• **SUPPLIED RECORDS**
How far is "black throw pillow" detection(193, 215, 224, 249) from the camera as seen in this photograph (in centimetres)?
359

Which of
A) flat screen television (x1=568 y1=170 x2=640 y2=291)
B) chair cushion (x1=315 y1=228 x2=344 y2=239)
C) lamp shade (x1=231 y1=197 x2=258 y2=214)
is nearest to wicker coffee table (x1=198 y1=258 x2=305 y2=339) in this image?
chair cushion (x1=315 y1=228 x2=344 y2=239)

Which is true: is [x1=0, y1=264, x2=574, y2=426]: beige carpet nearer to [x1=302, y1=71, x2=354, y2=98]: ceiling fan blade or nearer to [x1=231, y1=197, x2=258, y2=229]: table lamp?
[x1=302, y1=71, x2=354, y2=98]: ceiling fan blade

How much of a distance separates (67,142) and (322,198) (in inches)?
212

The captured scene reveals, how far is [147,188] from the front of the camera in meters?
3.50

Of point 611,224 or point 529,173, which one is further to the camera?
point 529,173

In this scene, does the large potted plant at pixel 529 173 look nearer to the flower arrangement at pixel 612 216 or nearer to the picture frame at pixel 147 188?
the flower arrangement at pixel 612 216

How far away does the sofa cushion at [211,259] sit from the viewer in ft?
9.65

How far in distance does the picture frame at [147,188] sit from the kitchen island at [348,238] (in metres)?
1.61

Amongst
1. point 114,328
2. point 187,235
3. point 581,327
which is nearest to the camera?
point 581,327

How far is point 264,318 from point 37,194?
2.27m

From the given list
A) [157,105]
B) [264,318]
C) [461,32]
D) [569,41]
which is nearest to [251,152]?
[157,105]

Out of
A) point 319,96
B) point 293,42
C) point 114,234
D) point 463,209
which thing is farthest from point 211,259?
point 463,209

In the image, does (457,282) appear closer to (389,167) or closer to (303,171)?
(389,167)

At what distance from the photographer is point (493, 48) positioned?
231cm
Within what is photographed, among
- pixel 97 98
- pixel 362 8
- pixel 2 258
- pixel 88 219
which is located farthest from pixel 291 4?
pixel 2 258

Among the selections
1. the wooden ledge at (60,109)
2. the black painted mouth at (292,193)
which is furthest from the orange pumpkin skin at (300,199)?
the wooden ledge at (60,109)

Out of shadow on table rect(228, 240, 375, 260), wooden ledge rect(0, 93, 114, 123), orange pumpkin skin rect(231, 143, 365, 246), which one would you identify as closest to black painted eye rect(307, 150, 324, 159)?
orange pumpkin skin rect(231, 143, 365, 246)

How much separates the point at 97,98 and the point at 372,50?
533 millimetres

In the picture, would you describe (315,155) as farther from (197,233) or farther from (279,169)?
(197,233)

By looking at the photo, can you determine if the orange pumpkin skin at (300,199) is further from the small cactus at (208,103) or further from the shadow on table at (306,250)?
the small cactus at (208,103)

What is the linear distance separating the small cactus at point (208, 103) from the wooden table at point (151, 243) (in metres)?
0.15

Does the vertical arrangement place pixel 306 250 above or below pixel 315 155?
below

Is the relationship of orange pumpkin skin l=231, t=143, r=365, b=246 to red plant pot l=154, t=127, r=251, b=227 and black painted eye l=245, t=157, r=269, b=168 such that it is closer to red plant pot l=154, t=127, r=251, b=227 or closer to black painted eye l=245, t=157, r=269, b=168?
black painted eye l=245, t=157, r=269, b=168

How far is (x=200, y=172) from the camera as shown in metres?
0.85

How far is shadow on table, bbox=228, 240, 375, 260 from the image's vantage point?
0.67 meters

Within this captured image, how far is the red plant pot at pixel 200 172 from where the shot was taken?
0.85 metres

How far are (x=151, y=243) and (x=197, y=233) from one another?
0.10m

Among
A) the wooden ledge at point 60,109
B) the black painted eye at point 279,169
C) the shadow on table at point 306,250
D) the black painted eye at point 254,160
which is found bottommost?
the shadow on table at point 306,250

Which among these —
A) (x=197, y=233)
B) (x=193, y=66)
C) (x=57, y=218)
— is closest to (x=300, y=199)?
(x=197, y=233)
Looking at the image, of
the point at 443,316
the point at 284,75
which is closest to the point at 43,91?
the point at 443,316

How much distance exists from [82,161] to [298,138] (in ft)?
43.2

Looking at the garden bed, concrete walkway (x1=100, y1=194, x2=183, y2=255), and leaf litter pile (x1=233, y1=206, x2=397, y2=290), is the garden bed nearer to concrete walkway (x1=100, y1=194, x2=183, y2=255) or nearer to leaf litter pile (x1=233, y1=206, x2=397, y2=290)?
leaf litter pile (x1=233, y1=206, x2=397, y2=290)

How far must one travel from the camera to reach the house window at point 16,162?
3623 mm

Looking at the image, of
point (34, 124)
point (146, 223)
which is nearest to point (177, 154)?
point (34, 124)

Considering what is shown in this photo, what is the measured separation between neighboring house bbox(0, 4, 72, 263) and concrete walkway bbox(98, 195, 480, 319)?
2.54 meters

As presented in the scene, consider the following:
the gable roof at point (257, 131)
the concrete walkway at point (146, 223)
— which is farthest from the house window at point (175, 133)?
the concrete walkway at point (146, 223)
* * *
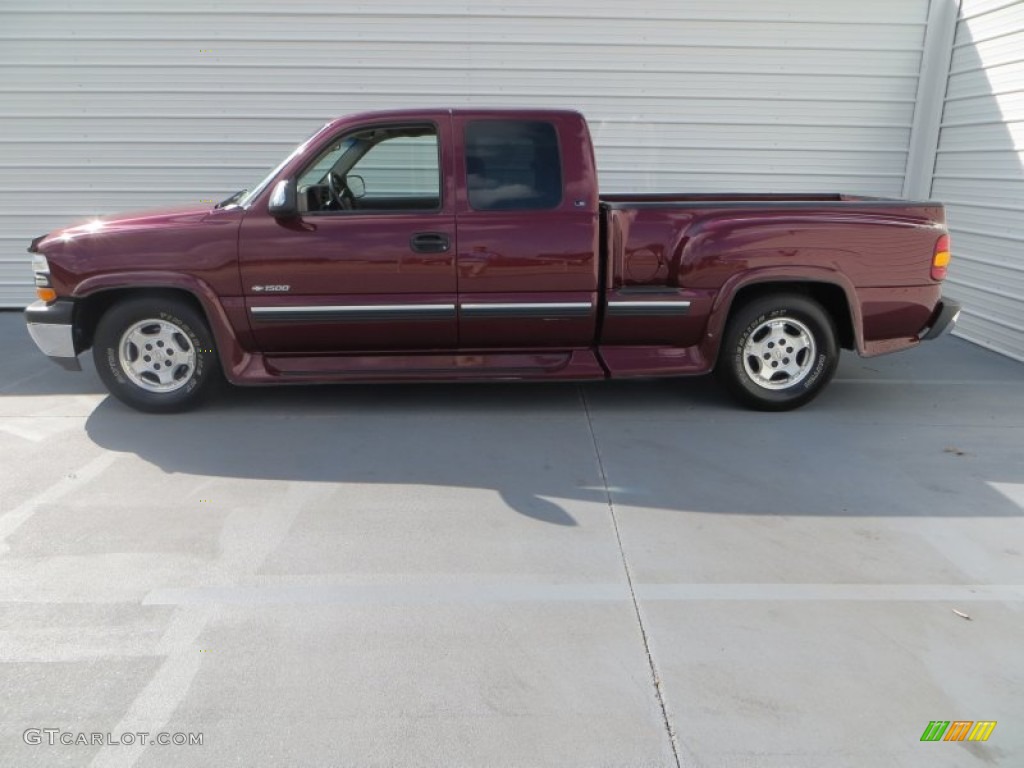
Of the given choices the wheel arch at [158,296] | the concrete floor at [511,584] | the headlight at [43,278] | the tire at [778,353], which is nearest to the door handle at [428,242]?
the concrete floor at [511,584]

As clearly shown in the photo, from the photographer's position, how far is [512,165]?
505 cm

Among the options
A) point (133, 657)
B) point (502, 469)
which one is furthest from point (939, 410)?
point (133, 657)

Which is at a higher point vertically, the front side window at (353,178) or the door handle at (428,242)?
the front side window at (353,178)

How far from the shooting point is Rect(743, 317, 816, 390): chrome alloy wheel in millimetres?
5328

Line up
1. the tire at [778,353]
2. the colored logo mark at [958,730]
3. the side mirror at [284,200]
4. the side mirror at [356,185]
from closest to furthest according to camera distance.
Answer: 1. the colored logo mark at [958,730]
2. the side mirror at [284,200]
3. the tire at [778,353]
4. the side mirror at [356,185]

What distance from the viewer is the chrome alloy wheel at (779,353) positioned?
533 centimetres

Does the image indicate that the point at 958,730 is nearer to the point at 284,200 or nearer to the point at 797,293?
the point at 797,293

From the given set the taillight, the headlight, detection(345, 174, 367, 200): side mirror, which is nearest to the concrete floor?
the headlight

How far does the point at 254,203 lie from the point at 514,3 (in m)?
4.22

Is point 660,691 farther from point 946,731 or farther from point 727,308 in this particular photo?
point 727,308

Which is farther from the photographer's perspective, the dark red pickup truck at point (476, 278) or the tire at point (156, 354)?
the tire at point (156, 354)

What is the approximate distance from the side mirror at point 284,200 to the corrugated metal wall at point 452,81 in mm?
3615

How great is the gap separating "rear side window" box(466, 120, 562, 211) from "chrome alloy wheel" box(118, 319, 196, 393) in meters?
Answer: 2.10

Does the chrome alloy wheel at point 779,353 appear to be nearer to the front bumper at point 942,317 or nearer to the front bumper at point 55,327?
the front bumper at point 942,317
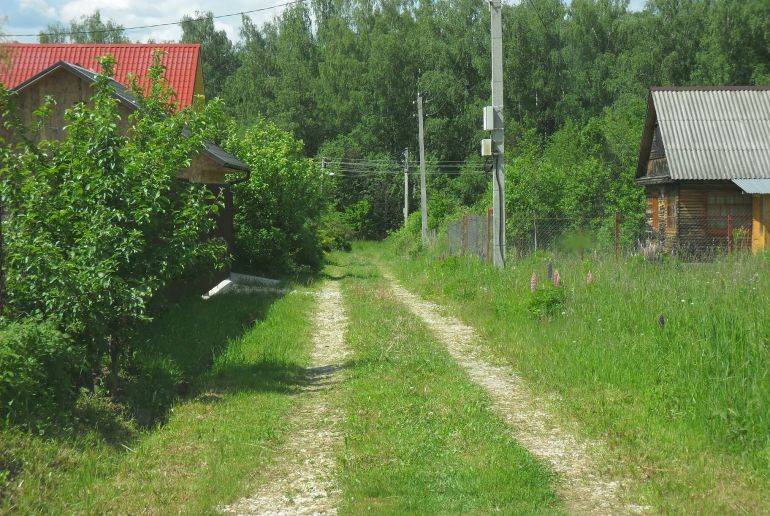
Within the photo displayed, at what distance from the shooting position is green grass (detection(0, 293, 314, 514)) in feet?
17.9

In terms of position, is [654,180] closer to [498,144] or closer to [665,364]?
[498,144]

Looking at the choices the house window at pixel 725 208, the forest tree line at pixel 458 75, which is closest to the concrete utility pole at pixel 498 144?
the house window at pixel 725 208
* * *
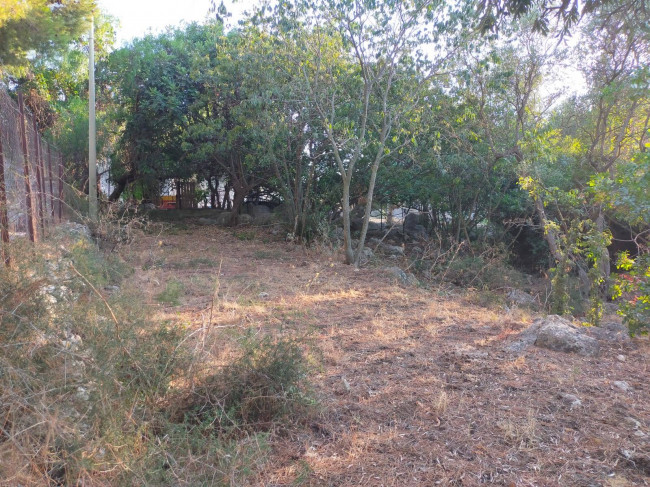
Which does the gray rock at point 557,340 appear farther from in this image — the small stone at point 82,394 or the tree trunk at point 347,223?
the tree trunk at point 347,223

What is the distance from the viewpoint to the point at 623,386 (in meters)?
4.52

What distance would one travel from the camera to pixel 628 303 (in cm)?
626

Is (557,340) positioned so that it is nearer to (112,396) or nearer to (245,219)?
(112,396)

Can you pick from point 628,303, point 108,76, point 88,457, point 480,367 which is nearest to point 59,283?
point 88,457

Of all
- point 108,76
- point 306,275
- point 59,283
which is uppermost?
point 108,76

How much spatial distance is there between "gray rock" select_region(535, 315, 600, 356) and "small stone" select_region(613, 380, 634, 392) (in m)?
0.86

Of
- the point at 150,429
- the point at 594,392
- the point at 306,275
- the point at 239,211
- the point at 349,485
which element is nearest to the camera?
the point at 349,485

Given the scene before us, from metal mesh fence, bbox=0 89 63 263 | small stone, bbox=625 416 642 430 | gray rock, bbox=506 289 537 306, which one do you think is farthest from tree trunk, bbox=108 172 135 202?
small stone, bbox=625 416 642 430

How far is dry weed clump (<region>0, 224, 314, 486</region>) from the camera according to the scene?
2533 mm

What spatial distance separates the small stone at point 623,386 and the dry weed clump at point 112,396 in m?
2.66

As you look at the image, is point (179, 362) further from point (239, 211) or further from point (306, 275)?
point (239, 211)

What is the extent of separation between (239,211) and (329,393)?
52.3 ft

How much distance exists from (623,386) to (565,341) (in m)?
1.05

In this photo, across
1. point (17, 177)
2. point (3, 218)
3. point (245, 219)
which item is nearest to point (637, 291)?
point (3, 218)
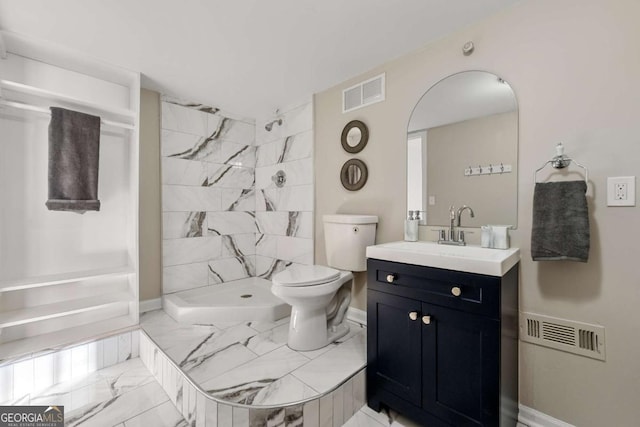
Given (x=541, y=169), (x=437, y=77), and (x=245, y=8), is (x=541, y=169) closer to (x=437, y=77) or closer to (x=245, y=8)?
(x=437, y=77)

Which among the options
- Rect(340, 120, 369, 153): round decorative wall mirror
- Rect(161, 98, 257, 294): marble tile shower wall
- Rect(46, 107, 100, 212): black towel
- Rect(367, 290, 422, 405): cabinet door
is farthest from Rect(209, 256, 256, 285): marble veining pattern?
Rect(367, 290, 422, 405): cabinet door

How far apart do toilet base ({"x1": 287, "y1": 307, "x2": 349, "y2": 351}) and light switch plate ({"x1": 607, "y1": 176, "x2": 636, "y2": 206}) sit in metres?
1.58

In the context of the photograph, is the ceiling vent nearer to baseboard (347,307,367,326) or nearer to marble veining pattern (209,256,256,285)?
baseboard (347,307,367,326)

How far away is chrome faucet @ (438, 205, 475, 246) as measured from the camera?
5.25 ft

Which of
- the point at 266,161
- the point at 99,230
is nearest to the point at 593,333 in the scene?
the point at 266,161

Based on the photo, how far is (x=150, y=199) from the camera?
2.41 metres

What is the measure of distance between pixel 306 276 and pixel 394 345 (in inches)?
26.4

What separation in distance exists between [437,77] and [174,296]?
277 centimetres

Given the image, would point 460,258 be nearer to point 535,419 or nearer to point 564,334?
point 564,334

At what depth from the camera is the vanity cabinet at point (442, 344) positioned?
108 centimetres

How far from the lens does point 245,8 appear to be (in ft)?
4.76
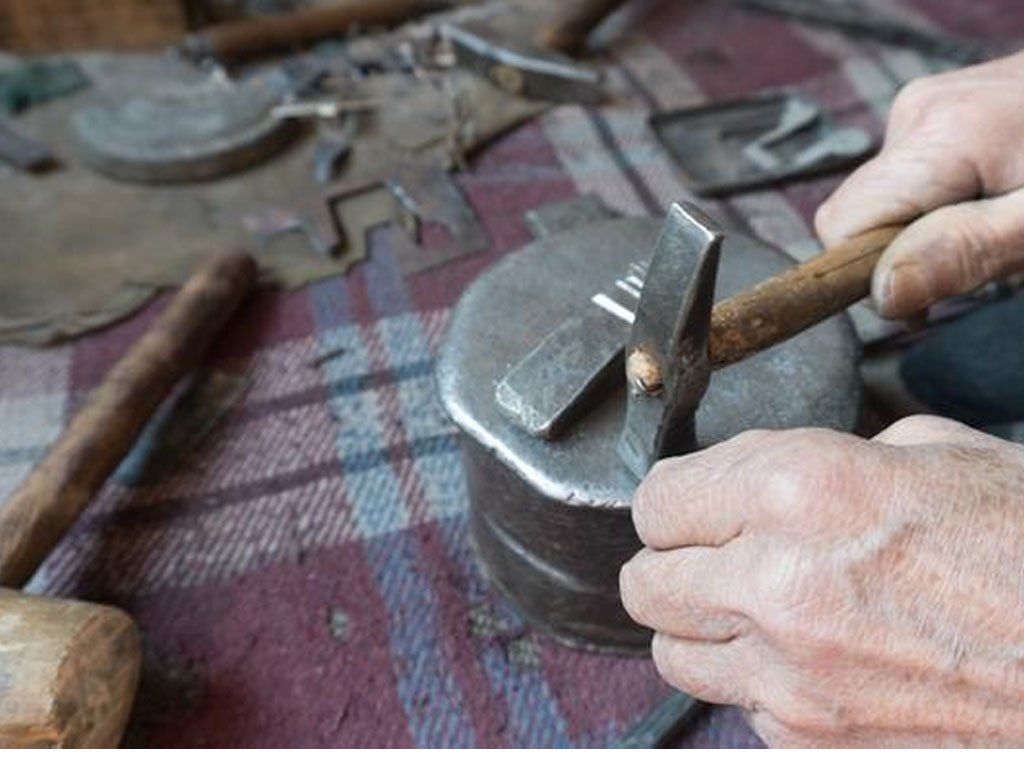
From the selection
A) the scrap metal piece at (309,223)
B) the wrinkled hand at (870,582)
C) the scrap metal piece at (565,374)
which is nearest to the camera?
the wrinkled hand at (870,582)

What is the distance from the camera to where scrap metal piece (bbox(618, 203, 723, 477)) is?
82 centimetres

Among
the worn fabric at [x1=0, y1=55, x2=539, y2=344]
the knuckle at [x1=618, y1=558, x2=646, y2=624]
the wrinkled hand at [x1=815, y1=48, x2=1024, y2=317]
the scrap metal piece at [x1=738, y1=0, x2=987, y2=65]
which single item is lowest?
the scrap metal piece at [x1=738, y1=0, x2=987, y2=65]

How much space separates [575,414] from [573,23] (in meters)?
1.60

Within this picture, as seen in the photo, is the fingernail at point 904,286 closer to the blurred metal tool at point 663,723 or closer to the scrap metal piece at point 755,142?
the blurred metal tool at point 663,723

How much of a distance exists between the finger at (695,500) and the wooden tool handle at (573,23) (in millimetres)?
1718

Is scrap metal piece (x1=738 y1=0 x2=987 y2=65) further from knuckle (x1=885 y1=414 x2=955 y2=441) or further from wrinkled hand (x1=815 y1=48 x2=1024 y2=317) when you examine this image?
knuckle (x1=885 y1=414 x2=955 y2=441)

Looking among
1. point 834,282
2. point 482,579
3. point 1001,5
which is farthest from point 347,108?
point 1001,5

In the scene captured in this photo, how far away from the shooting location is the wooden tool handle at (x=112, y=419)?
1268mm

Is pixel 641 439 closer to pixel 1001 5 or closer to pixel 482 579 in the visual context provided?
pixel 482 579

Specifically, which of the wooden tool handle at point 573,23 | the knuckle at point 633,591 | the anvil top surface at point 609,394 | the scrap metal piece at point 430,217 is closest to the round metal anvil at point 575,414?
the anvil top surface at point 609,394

• **WRITTEN INSTRUCTION**
Rewrite the material from the line that has "Out of shadow" through the line that has "533 millimetres", with "wooden ledge" changed to "wooden shelf" and all else kept the same.

• **EXERCISE RESPONSE**
Out of shadow on table rect(228, 240, 375, 260), wooden shelf rect(0, 93, 114, 123), orange pumpkin skin rect(231, 143, 365, 246), which one would you identify as closest to black painted eye rect(307, 150, 324, 159)?
orange pumpkin skin rect(231, 143, 365, 246)

How much separates the point at 97,98 and the point at 372,50?
533 millimetres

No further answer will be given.